I’ve written here previously about Corey Kluber and Johnny Cueto, both of whom are getting up there in age (Kluber turns 37 in April, Cueto turns 37 in February). But Cueto had a great year with the White Sox and Kluber threw well enough for the Rays (and, more importantly, was healthy all year), leading the MLB in walks per nine innings pitched average (1.2, only 21 walks in 164 innings pitched).

relief jugs

I previously wrote about former Cub Andrew Chaffin, who had a great season with the Cubs in 2021 before being traded to Daniel Palencia and Greg Dishman. (Well, at least Valencia still has a chance of being very good.)

Chaffin had a decent year in Detroit and will turn 33 in June, still young enough to put together a solid season. He seemed to love pitching for the Cubs and might be willing to come back.

Other relievers who could be good value deals: Adam Ottavino, Alex Reyes, Taylor Rogers, and three other former Cubs: David Phelps, Mikal Givens and Craig Kimbrel.

Yes, Kimbrel. Is it worth it to bring the former cubs back to a closer location at a much lower salary?

Just to bring this article back to a bit of the Swanson discussion: There is absolutely no doubt that Swanson, a Gold Glove winner, makes the Cubs a better defensive team. Nico Horner would move to second base, which is where he was a Gold Glove Finalist in 2020. Cody Bellinger is a Gold Glove-caliber center fielder. This is important, especially with the new shift restrictions:

“It’s really important to have a good centerfield defense,” Cubs president of baseball operations Jed Hoyer said this month. “Midfielder, you can’t hide in the shift anymore. So I think this is going to expose these guys even more, and make the sport and defense in midfield that much more important.”

At this point, I feel it necessary to link back to this National Review article, the one that had the 2016 Cubs as one of the best defenses in MLB history:

National Review

Now, of course, the Cubs had other things working in their favor besides great defense, but I think that combined with the adjustments teams will have to make to the new changed rules makes quarterback defense that much more important going forward. I give Jed Hoyer credit for realizing that.

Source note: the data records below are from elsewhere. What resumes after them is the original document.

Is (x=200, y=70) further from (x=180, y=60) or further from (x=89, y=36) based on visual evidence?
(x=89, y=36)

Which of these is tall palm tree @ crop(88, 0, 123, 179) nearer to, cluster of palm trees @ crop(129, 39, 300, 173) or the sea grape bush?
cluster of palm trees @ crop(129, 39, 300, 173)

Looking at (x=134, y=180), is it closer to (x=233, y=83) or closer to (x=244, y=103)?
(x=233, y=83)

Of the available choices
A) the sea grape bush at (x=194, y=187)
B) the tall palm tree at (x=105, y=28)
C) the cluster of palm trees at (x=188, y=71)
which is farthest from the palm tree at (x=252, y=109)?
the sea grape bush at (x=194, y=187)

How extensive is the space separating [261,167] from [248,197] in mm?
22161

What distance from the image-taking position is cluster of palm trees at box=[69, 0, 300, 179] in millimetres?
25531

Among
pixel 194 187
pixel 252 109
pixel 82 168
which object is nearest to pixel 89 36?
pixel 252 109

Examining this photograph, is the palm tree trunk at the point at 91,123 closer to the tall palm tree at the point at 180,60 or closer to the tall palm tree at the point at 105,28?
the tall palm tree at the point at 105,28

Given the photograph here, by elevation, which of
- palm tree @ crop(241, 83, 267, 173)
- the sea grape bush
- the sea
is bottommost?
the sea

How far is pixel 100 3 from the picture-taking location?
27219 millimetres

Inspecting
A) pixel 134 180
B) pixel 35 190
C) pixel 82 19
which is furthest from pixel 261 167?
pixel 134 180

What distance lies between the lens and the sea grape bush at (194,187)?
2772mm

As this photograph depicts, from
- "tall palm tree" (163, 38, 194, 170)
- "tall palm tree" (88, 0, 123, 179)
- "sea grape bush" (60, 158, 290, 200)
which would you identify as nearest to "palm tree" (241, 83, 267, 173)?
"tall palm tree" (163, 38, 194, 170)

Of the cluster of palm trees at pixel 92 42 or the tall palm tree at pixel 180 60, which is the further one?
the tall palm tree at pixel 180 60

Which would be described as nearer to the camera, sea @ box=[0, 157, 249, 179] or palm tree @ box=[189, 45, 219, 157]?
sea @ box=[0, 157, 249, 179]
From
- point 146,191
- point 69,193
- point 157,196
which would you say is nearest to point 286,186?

So while the Cubs still have more to do, I still state – again – that I believe the Cubs with Dansby Swanson and some of the other signings they’ve made so far this offseason make them at least a contender for the champion. . Yes, they have more work to do, but I’ll give Hoyer a good grade so far – and yes, if they were heaving on Swanson, there’d probably be another “Fire Jed Hoyer” article posted here.

But they didn’t — and now the Cubs are sixth among all teams in total dollar amount spent so far this offseason:

I am very happy with what the team has done so far. As always, we await future developments.


Give Jed Hoyer a score for the Cubs offseason so far.